Int Urol Nephrol ; 55(7): 1719-1726, 2023 Jul.
Article in English | MEDLINE | ID: mdl-37133765

ABSTRACT

PURPOSE: To compare the clinical results and patients' health-related quality of life (HR-QoL) of ileal conduit (IC) versus single stoma uretero-cutanoustomy (SSUC) after radical cystectomy in two groups of randomly selected patients ≥ 75 years. METHODS: From January 2013 to March 2018, 100 patients ≥ 75 years with muscle invasive BCa underwent RCX and cutaneous diversion. Patients were divided in two groups; group I underwent IC (50 patients) and group II underwent SSUC (50 patients). Postoperative evaluation included clinical, laboratory, radiographic and HR-QoL. The latter was performed using the Functional Assessment of Cancer Therapy-Bladder Cancer (FACT-BL) after 12 months postoperatively. RESULTS: Patients' characteristics were comparable between both groups. No intraoperative complications occurred.
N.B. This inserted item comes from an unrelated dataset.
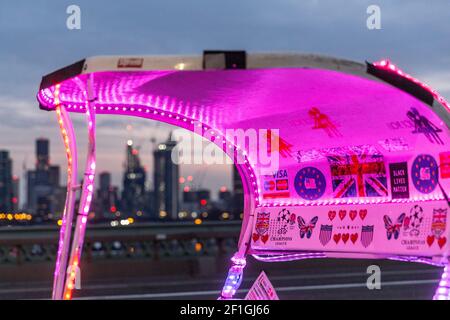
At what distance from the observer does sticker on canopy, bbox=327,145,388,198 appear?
7695 mm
Early postoperative complications occurred in 27 patients [16 (35.5%) in group I and 11 (23.9%) in group II (p = 0.02)]. Delayed postoperative complications occurred in 26 patients [6 (13.3%) in group I and 20 (43.4%) in group II, (P = 0.002)]. No significant differences between both groups regarding the physical, social/family, emotional, functional and additional concerns scales of FACT-BL questionnaire were reported. CONCLUSION: SSUC is a good alternative to IC in elderly frail patients ≥ 75 years and those with multiple comorbidities who require rapid surgery in terms of perioperative complications and HR-QoL. However, the stomal complications and the possibility of a frequent stent exchange are considered its drawbacks.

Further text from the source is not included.